Reading passage:
-----
Staying ahead of the game
In 1999, DRI identified a need to implement an electronic prescribing system within the hospital trust to improve clinical risk management, enhance operational efficiency and comply with national standards. Reports have shown that the introduction of electronic prescribing and associated online decision support can reduce serious adverse drug events by 55%.(1)

Andrew Barker, Clinical Director, Pharmacy & Medicines Management at DRI, comments: “We chose to work with JAC and First DataBank Europe because of the combined expertise in the field of electronic prescribing and patient safety. We were using the JAC pharmacy system already and it seemed the logical step to use their electronic prescribing system because it is the most advanced in the marketplace.”

Prescribing in practice
The first phase of the project began in July 2002 at Montagu Hospital, part of the Doncaster and Bassetlaw Hospitals NHS Foundation Trust. Following the success of the initial implementation, the electronic prescribing and administration was rolled out to a further three wards over the next year. The system, which counts nurses, doctors and pharmacy staff among its users, is currently being implemented in an additional six medical wards at Bassetlaw Hospital.
-----
Recorded data
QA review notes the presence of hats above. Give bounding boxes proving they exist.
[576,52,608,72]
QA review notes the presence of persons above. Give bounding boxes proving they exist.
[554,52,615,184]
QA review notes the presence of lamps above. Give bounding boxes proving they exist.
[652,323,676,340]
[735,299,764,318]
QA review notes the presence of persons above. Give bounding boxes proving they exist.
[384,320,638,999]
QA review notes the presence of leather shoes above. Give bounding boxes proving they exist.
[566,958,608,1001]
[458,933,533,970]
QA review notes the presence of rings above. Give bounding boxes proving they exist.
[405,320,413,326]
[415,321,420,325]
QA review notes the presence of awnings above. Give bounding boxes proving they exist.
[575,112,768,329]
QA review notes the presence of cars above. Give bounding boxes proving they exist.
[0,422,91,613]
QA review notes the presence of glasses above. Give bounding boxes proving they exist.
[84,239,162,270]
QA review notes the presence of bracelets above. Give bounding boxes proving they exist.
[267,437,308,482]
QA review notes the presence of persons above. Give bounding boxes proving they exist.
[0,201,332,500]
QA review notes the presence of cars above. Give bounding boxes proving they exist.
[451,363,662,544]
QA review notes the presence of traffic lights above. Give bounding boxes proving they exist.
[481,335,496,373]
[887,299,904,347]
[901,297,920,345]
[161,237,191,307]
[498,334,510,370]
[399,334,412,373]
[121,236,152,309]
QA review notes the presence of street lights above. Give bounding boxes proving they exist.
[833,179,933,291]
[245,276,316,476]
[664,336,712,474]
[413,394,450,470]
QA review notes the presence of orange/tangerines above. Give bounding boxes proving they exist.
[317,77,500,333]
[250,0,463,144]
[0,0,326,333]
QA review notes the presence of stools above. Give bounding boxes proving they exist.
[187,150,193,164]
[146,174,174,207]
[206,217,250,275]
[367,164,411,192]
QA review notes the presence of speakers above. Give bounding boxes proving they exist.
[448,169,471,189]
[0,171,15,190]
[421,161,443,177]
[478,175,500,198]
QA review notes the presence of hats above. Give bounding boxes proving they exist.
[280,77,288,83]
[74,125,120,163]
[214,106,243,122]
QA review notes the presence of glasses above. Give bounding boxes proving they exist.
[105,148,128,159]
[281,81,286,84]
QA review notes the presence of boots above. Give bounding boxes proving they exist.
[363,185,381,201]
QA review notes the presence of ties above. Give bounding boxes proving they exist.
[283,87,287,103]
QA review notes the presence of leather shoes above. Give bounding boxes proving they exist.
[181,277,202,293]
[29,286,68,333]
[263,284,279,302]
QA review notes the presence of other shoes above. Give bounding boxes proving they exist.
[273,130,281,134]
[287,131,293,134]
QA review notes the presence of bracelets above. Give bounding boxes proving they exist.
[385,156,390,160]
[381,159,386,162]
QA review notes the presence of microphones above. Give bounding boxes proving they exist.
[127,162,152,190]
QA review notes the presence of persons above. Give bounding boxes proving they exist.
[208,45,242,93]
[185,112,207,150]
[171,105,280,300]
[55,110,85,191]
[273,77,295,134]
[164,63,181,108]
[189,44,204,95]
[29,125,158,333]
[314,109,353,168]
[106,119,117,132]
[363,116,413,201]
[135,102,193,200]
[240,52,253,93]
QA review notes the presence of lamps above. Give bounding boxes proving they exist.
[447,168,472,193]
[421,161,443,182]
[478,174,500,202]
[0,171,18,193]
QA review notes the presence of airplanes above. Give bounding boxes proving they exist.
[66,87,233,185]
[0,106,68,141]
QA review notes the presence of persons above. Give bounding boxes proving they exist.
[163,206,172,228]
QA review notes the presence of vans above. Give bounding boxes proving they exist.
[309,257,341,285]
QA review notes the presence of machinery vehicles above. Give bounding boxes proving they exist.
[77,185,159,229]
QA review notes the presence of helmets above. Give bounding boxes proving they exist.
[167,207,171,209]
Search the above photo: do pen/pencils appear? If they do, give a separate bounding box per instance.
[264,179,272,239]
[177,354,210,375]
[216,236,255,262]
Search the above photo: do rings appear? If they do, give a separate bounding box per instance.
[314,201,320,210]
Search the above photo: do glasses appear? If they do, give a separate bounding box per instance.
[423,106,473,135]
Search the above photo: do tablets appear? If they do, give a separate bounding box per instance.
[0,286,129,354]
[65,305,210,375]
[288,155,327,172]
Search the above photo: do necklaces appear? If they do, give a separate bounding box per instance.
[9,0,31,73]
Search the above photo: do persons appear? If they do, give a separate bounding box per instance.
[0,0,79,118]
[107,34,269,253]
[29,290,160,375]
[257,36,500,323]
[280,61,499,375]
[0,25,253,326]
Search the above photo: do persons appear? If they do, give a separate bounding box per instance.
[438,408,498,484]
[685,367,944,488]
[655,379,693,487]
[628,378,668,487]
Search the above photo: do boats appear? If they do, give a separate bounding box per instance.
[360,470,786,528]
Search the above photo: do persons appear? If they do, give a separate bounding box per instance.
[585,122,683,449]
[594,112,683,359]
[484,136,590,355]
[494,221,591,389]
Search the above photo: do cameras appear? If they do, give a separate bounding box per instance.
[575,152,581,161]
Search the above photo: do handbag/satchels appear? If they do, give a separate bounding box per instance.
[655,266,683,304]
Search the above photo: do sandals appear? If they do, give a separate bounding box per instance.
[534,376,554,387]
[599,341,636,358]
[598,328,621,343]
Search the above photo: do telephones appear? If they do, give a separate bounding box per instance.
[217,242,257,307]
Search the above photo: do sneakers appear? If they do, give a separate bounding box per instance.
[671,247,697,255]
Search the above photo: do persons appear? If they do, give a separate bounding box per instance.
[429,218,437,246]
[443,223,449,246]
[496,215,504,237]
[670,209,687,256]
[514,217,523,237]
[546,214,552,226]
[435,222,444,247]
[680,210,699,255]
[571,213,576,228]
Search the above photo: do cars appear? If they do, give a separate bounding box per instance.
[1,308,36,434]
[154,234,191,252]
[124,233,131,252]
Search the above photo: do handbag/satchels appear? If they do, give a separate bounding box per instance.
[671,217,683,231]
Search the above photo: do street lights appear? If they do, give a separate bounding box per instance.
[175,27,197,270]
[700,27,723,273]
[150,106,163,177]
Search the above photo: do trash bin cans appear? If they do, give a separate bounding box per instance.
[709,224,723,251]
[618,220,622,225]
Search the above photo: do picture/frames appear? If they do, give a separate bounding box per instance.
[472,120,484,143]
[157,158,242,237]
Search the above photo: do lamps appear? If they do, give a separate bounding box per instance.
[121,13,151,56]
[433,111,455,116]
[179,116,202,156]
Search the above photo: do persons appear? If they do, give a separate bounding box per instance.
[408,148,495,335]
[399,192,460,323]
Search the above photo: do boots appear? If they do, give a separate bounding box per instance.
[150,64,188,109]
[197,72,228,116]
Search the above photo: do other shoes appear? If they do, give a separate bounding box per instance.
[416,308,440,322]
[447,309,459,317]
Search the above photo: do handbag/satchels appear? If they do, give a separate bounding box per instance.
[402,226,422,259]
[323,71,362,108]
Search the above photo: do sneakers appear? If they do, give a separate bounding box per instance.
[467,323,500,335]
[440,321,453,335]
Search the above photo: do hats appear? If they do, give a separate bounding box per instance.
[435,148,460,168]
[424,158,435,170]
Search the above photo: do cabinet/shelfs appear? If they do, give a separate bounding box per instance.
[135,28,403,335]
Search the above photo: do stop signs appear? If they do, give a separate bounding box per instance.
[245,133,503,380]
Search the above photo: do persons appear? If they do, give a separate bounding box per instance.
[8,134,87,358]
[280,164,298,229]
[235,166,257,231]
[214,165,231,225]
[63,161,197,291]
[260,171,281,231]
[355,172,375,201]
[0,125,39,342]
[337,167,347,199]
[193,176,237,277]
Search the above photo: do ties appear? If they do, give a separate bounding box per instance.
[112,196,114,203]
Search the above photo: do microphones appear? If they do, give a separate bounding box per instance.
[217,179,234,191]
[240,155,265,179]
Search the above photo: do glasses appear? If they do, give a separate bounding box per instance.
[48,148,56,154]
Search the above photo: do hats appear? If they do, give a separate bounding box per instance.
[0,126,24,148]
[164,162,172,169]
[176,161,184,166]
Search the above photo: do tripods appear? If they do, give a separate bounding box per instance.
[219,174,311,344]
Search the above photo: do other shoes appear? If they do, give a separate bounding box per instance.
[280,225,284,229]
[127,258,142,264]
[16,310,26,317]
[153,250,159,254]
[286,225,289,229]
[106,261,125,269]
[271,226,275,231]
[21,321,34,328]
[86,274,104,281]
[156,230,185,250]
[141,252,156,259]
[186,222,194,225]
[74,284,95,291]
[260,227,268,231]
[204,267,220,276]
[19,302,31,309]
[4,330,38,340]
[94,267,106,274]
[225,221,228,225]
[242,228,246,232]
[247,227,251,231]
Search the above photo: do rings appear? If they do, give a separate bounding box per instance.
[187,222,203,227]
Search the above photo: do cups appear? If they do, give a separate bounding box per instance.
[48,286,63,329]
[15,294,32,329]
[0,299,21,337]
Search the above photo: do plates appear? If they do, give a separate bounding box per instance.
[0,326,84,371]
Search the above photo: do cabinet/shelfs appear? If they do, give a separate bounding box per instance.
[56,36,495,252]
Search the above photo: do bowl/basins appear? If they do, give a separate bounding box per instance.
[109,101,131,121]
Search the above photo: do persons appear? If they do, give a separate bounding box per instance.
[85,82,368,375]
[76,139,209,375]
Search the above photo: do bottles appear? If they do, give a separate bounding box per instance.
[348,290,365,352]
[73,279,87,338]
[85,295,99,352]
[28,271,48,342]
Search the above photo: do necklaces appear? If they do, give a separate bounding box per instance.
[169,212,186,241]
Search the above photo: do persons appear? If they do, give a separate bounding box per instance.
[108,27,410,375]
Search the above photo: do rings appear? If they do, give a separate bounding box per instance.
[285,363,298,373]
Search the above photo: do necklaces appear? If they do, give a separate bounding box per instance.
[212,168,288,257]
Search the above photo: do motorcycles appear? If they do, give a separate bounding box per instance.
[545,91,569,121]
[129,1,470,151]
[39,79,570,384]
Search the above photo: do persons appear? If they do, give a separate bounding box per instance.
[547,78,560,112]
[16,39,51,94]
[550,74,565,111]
-----
Problem details: Extract the section of the electronic prescribing passage from "Andrew Barker, Clinical" to "at Bassetlaw Hospital.", copying it word for word. Rely only on the electronic prescribing passage, not on the items.

Worked solution:
Andrew Barker, Clinical Director, Pharmacy & Medicines Management at DRI, comments: “We chose to work with JAC and First DataBank Europe because of the combined expertise in the field of electronic prescribing and patient safety. We were using the JAC pharmacy system already and it seemed the logical step to use their electronic prescribing system because it is the most advanced in the marketplace.”

Prescribing in practice
The first phase of the project began in July 2002 at Montagu Hospital, part of the Doncaster and Bassetlaw Hospitals NHS Foundation Trust. Following the success of the initial implementation, the electronic prescribing and administration was rolled out to a further three wards over the next year. The system, which counts nurses, doctors and pharmacy staff among its users, is currently being implemented in an additional six medical wards at Bassetlaw Hospital.